Attaching cuda-gdb to running process doesn't allow kernel debug?

I’m writing multiple GPU code, which is powered by a Fortran MPI codebase (which calls C code that runs the kernels), with 2 MPI processes per node, 2 cards per node (i.e., 1 processor per GPU). Cuda-gdb works fine if I’m running it normally (not attaching). I’ve tried both cuda-3.2 and the newest cuda-4.0 release. I’m running on a C2070 or something similar with no x11 running.

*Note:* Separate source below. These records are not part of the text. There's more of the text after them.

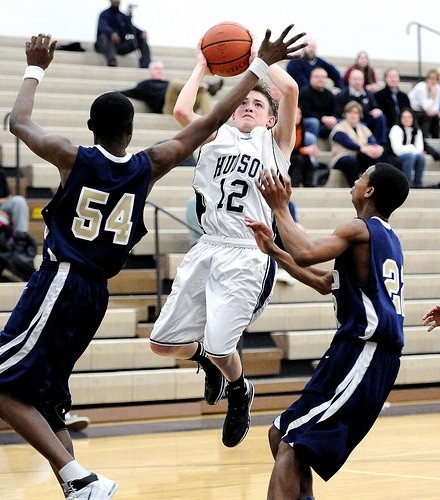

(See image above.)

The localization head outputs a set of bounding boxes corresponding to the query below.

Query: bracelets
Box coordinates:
[22,66,45,84]
[248,57,269,78]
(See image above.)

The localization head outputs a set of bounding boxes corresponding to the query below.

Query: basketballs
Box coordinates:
[203,21,252,76]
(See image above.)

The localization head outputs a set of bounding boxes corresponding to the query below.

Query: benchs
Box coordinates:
[0,37,440,408]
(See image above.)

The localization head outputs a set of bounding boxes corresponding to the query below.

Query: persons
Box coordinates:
[0,146,30,238]
[120,62,223,116]
[150,29,298,448]
[0,24,309,500]
[271,41,440,188]
[95,0,150,68]
[187,195,201,246]
[273,201,307,285]
[244,163,409,500]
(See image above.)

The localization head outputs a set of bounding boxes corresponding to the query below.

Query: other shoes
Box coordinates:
[2,253,37,282]
[64,412,88,432]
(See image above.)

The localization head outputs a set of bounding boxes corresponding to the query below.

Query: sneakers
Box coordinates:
[63,472,118,500]
[222,377,255,447]
[195,357,224,405]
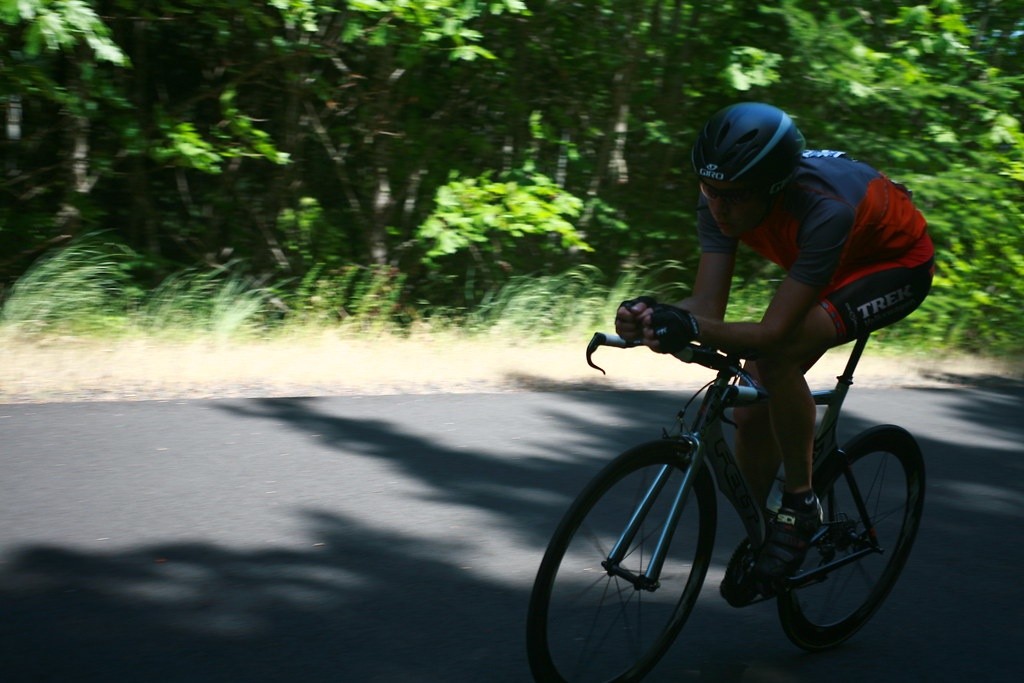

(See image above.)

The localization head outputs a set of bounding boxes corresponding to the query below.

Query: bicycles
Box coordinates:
[525,330,926,683]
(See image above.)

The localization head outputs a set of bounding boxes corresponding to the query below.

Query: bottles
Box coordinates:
[766,460,787,513]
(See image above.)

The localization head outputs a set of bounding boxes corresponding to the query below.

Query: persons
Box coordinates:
[616,104,934,603]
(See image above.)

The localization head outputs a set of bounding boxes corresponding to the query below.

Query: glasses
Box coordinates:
[696,176,760,206]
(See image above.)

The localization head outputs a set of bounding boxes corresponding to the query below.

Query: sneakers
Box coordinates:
[757,493,824,578]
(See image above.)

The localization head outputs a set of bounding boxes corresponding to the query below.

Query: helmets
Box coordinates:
[691,101,807,211]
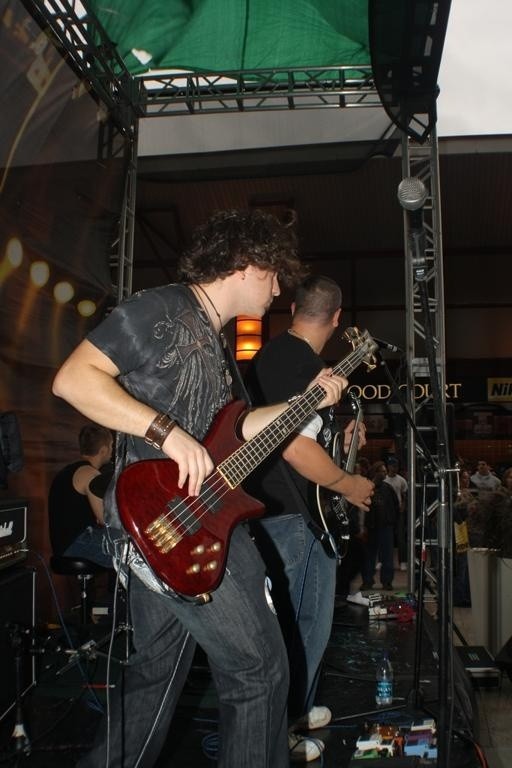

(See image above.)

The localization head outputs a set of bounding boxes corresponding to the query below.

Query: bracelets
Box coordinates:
[144,411,169,446]
[152,418,178,451]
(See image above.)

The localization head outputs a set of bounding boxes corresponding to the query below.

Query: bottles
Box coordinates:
[376,650,394,705]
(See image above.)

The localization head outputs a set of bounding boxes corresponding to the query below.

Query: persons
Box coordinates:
[52,196,352,767]
[332,444,512,593]
[236,274,375,762]
[43,418,130,570]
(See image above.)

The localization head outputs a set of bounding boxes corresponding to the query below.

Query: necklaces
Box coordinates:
[289,328,321,355]
[190,283,225,337]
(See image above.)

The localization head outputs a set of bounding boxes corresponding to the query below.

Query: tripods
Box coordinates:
[330,461,466,740]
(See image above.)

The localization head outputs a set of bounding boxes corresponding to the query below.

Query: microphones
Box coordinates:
[343,326,398,354]
[397,176,428,266]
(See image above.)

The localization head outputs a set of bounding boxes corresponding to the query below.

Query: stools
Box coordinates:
[50,556,106,647]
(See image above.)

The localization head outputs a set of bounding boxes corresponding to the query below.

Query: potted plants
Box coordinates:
[467,503,498,649]
[485,500,512,655]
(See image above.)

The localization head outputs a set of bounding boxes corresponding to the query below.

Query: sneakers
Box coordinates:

I would like to use cuda-gdb to debug kernels, but the one of the only ways to do this, is to have the code “pause” before the kernel in question due to running this code via MPI

// put program to sleep until I attach cuda-gdb

if(1) {     

int i = 0;

char hostname[256];

gethostname(hostname, sizeof(hostname));

printf("PID %d on %s ready for attach\n", getpid(), hostname);


while (0 == i) sleep(5);


This outputs somehting like

PID 2737 on $MACHINE ready for attach

From there, I can start up cuda-gdb and attach to the process and then move the stack frame up 2 and then change the variable so that the while loop will stop sleeping.

(cuda-gdb) attach 2732

(cuda-gdb) up 2

(cuda-gdb) set var i = 7

(cuda-gdb) break (breakpoint inside kernel)

(cuda-gdb) continue

If I had started my code from cuda-gdb directly, this breaks just fine inside the kernel on line 12 and everything is great. However, after attaching, it just stops after the kernel and nothing happens (or at least I don’t get to debug my kernel). I’ve tried typing ‘info cuda kernels’, but it says there are no kernels, etc.

Anyone have experience with this?

My test code for reference:

I compiled with: nvcc -g -G -o go

cuda-gdb cannot attach to a running CUDA program yet. However, it is a feature that’s being developed actively, and you should see it soon in a future release (I’m on the cuda-gdb team).

Well that’s good news, both that I’m not an idiot for not getting it to work, and that it is something that will be out soon!